→ **WHAT TO PRODUCE**:
Return the records below character for character.

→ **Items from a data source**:

+--

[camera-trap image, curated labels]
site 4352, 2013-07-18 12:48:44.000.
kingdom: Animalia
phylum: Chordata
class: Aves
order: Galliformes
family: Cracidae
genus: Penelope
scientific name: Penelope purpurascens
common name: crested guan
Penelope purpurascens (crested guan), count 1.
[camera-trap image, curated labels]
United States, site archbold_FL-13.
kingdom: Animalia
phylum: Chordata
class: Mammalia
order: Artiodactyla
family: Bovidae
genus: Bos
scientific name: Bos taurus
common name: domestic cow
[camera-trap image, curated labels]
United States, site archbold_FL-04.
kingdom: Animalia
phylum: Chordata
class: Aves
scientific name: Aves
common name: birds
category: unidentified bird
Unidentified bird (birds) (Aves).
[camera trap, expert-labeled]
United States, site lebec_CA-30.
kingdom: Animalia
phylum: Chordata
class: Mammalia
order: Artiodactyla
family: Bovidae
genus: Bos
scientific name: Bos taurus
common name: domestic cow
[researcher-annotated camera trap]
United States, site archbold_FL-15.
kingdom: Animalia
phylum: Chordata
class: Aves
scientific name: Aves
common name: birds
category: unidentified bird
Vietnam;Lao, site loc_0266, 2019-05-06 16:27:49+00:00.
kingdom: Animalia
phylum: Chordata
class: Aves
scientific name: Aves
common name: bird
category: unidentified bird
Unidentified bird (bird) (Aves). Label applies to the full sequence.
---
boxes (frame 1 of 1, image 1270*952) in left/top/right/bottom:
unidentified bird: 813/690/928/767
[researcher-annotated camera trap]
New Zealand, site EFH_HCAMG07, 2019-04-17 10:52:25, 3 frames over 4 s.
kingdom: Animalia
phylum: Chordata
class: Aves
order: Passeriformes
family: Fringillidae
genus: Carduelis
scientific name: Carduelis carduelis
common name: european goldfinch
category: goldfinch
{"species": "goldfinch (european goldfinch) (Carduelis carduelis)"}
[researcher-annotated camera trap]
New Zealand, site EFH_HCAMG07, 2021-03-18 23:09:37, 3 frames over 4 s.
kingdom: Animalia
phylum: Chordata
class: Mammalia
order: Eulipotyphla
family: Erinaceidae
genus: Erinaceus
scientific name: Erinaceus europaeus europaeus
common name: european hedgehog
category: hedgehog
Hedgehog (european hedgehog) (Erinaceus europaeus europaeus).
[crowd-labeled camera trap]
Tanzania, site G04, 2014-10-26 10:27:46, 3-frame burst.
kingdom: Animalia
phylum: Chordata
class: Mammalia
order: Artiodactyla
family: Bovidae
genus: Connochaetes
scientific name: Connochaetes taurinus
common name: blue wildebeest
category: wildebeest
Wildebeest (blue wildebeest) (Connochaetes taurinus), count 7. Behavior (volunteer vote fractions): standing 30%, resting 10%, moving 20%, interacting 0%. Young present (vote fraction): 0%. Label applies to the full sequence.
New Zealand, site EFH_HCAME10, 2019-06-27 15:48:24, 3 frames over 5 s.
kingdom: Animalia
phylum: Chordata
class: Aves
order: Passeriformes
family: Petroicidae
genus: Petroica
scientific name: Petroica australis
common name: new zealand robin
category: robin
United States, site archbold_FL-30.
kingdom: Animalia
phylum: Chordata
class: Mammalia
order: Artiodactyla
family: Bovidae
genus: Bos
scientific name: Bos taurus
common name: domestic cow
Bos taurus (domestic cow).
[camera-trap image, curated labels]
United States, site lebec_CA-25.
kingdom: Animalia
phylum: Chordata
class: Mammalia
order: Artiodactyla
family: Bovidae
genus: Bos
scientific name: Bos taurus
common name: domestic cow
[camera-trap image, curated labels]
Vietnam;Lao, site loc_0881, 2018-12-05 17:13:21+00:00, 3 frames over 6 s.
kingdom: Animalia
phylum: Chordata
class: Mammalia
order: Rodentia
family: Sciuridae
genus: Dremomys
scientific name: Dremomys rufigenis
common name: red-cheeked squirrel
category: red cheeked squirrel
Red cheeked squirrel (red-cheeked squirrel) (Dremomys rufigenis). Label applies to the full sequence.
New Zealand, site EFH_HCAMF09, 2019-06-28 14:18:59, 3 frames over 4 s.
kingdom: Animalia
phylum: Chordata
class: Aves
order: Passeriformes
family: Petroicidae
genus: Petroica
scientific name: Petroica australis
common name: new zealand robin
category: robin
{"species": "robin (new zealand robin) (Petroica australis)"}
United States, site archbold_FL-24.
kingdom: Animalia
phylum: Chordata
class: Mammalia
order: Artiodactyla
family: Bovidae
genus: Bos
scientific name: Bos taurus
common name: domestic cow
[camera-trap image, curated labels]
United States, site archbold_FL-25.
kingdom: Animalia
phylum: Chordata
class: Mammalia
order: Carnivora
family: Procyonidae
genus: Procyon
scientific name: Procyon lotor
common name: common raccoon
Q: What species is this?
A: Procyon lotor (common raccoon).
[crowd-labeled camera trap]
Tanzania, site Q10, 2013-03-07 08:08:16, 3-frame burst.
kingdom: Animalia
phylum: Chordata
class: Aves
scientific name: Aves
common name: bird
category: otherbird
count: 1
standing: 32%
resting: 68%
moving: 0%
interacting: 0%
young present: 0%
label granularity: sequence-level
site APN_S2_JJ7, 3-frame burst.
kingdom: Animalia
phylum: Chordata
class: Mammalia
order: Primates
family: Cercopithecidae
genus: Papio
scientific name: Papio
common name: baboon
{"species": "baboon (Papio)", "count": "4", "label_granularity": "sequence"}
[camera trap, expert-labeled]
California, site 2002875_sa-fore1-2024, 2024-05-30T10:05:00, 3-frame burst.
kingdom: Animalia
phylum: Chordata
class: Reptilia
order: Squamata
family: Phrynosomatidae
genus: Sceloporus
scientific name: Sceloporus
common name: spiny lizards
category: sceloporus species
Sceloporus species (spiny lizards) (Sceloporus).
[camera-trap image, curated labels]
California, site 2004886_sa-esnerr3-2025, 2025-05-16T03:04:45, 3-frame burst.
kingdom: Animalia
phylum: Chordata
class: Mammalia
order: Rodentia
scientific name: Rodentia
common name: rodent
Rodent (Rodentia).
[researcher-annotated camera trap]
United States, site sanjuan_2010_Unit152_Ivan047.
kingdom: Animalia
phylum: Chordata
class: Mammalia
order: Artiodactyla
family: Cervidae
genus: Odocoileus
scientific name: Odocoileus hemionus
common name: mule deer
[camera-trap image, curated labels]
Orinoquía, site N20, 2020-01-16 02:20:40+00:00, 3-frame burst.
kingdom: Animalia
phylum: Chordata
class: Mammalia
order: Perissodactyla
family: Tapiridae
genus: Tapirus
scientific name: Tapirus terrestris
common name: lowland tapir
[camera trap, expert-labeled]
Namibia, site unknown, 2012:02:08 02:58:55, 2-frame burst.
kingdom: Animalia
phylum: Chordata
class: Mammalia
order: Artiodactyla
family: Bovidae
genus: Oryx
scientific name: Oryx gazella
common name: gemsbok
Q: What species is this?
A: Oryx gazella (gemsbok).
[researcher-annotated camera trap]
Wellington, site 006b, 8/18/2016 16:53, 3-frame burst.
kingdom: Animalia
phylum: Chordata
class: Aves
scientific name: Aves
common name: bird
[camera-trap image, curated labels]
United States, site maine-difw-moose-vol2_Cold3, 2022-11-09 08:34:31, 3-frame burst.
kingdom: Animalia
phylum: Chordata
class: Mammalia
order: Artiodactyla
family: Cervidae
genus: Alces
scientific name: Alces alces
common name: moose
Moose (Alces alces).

+--

→ **RESULT FOR THIS EXERCISE**:
[camera-trap image, curated labels]
site 4352, 2013-07-18 12:48:44.000.
kingdom: Animalia
phylum: Chordata
class: Aves
order: Galliformes
family: Cracidae
genus: Penelope
scientific name: Penelope purpurascens
common name: crested guan
Penelope purpurascens (crested guan), count 1.
[camera-trap image, curated labels]
United States, site archbold_FL-13.
kingdom: Animalia
phylum: Chordata
class: Mammalia
order: Artiodactyla
family: Bovidae
genus: Bos
scientific name: Bos taurus
common name: domestic cow
[camera-trap image, curated labels]
United States, site archbold_FL-04.
kingdom: Animalia
phylum: Chordata
class: Aves
scientific name: Aves
common name: birds
category: unidentified bird
Unidentified bird (birds) (Aves).
[camera trap, expert-labeled]
United States, site lebec_CA-30.
kingdom: Animalia
phylum: Chordata
class: Mammalia
order: Artiodactyla
family: Bovidae
genus: Bos
scientific name: Bos taurus
common name: domestic cow
[researcher-annotated camera trap]
United States, site archbold_FL-15.
kingdom: Animalia
phylum: Chordata
class: Aves
scientific name: Aves
common name: birds
category: unidentified bird
Vietnam;Lao, site loc_0266, 2019-05-06 16:27:49+00:00.
kingdom: Animalia
phylum: Chordata
class: Aves
scientific name: Aves
common name: bird
category: unidentified bird
Unidentified bird (bird) (Aves). Label applies to the full sequence.
---
boxes (frame 1 of 1, image 1270*952) in left/top/right/bottom:
unidentified bird: 813/690/928/767
[researcher-annotated camera trap]
New Zealand, site EFH_HCAMG07, 2019-04-17 10:52:25, 3 frames over 4 s.
kingdom: Animalia
phylum: Chordata
class: Aves
order: Passeriformes
family: Fringillidae
genus: Carduelis
scientific name: Carduelis carduelis
common name: european goldfinch
category: goldfinch
{"species": "goldfinch (european goldfinch) (Carduelis carduelis)"}
[researcher-annotated camera trap]
New Zealand, site EFH_HCAMG07, 2021-03-18 23:09:37, 3 frames over 4 s.
kingdom: Animalia
phylum: Chordata
class: Mammalia
order: Eulipotyphla
family: Erinaceidae
genus: Erinaceus
scientific name: Erinaceus europaeus europaeus
common name: european hedgehog
category: hedgehog
Hedgehog (european hedgehog) (Erinaceus europaeus europaeus).
[crowd-labeled camera trap]
Tanzania, site G04, 2014-10-26 10:27:46, 3-frame burst.
kingdom: Animalia
phylum: Chordata
class: Mammalia
order: Artiodactyla
family: Bovidae
genus: Connochaetes
scientific name: Connochaetes taurinus
common name: blue wildebeest
category: wildebeest
Wildebeest (blue wildebeest) (Connochaetes taurinus), count 7. Behavior (volunteer vote fractions): standing 30%, resting 10%, moving 20%, interacting 0%. Young present (vote fraction): 0%. Label applies to the full sequence.
New Zealand, site EFH_HCAME10, 2019-06-27 15:48:24, 3 frames over 5 s.
kingdom: Animalia
phylum: Chordata
class: Aves
order: Passeriformes
family: Petroicidae
genus: Petroica
scientific name: Petroica australis
common name: new zealand robin
category: robin
United States, site archbold_FL-30.
kingdom: Animalia
phylum: Chordata
class: Mammalia
order: Artiodactyla
family: Bovidae
genus: Bos
scientific name: Bos taurus
common name: domestic cow
Bos taurus (domestic cow).
[camera-trap image, curated labels]
United States, site lebec_CA-25.
kingdom: Animalia
phylum: Chordata
class: Mammalia
order: Artiodactyla
family: Bovidae
genus: Bos
scientific name: Bos taurus
common name: domestic cow
[camera-trap image, curated labels]
Vietnam;Lao, site loc_0881, 2018-12-05 17:13:21+00:00, 3 frames over 6 s.
kingdom: Animalia
phylum: Chordata
class: Mammalia
order: Rodentia
family: Sciuridae
genus: Dremomys
scientific name: Dremomys rufigenis
common name: red-cheeked squirrel
category: red cheeked squirrel
Red cheeked squirrel (red-cheeked squirrel) (Dremomys rufigenis). Label applies to the full sequence.
New Zealand, site EFH_HCAMF09, 2019-06-28 14:18:59, 3 frames over 4 s.
kingdom: Animalia
phylum: Chordata
class: Aves
order: Passeriformes
family: Petroicidae
genus: Petroica
scientific name: Petroica australis
common name: new zealand robin
category: robin
{"species": "robin (new zealand robin) (Petroica australis)"}
United States, site archbold_FL-24.
kingdom: Animalia
phylum: Chordata
class: Mammalia
order: Artiodactyla
family: Bovidae
genus: Bos
scientific name: Bos taurus
common name: domestic cow
[camera-trap image, curated labels]
United States, site archbold_FL-25.
kingdom: Animalia
phylum: Chordata
class: Mammalia
order: Carnivora
family: Procyonidae
genus: Procyon
scientific name: Procyon lotor
common name: common raccoon
Q: What species is this?
A: Procyon lotor (common raccoon).
[crowd-labeled camera trap]
Tanzania, site Q10, 2013-03-07 08:08:16, 3-frame burst.
kingdom: Animalia
phylum: Chordata
class: Aves
scientific name: Aves
common name: bird
category: otherbird
count: 1
standing: 32%
resting: 68%
moving: 0%
interacting: 0%
young present: 0%
label granularity: sequence-level
site APN_S2_JJ7, 3-frame burst.
kingdom: Animalia
phylum: Chordata
class: Mammalia
order: Primates
family: Cercopithecidae
genus: Papio
scientific name: Papio
common name: baboon
{"species": "baboon (Papio)", "count": "4", "label_granularity": "sequence"}
[camera trap, expert-labeled]
California, site 2002875_sa-fore1-2024, 2024-05-30T10:05:00, 3-frame burst.
kingdom: Animalia
phylum: Chordata
class: Reptilia
order: Squamata
family: Phrynosomatidae
genus: Sceloporus
scientific name: Sceloporus
common name: spiny lizards
category: sceloporus species
Sceloporus species (spiny lizards) (Sceloporus).
[camera-trap image, curated labels]
California, site 2004886_sa-esnerr3-2025, 2025-05-16T03:04:45, 3-frame burst.
kingdom: Animalia
phylum: Chordata
class: Mammalia
order: Rodentia
scientific name: Rodentia
common name: rodent
Rodent (Rodentia).
[researcher-annotated camera trap]
United States, site sanjuan_2010_Unit152_Ivan047.
kingdom: Animalia
phylum: Chordata
class: Mammalia
order: Artiodactyla
family: Cervidae
genus: Odocoileus
scientific name: Odocoileus hemionus
common name: mule deer
[camera-trap image, curated labels]
Orinoquía, site N20, 2020-01-16 02:20:40+00:00, 3-frame burst.
kingdom: Animalia
phylum: Chordata
class: Mammalia
order: Perissodactyla
family: Tapiridae
genus: Tapirus
scientific name: Tapirus terrestris
common name: lowland tapir
[camera trap, expert-labeled]
Namibia, site unknown, 2012:02:08 02:58:55, 2-frame burst.
kingdom: Animalia
phylum: Chordata
class: Mammalia
order: Artiodactyla
family: Bovidae
genus: Oryx
scientific name: Oryx gazella
common name: gemsbok
Q: What species is this?
A: Oryx gazella (gemsbok).
[researcher-annotated camera trap]
Wellington, site 006b, 8/18/2016 16:53, 3-frame burst.
kingdom: Animalia
phylum: Chordata
class: Aves
scientific name: Aves
common name: bird
[camera-trap image, curated labels]
United States, site maine-difw-moose-vol2_Cold3, 2022-11-09 08:34:31, 3-frame burst.
kingdom: Animalia
phylum: Chordata
class: Mammalia
order: Artiodactyla
family: Cervidae
genus: Alces
scientific name: Alces alces
common name: moose
Moose (Alces alces).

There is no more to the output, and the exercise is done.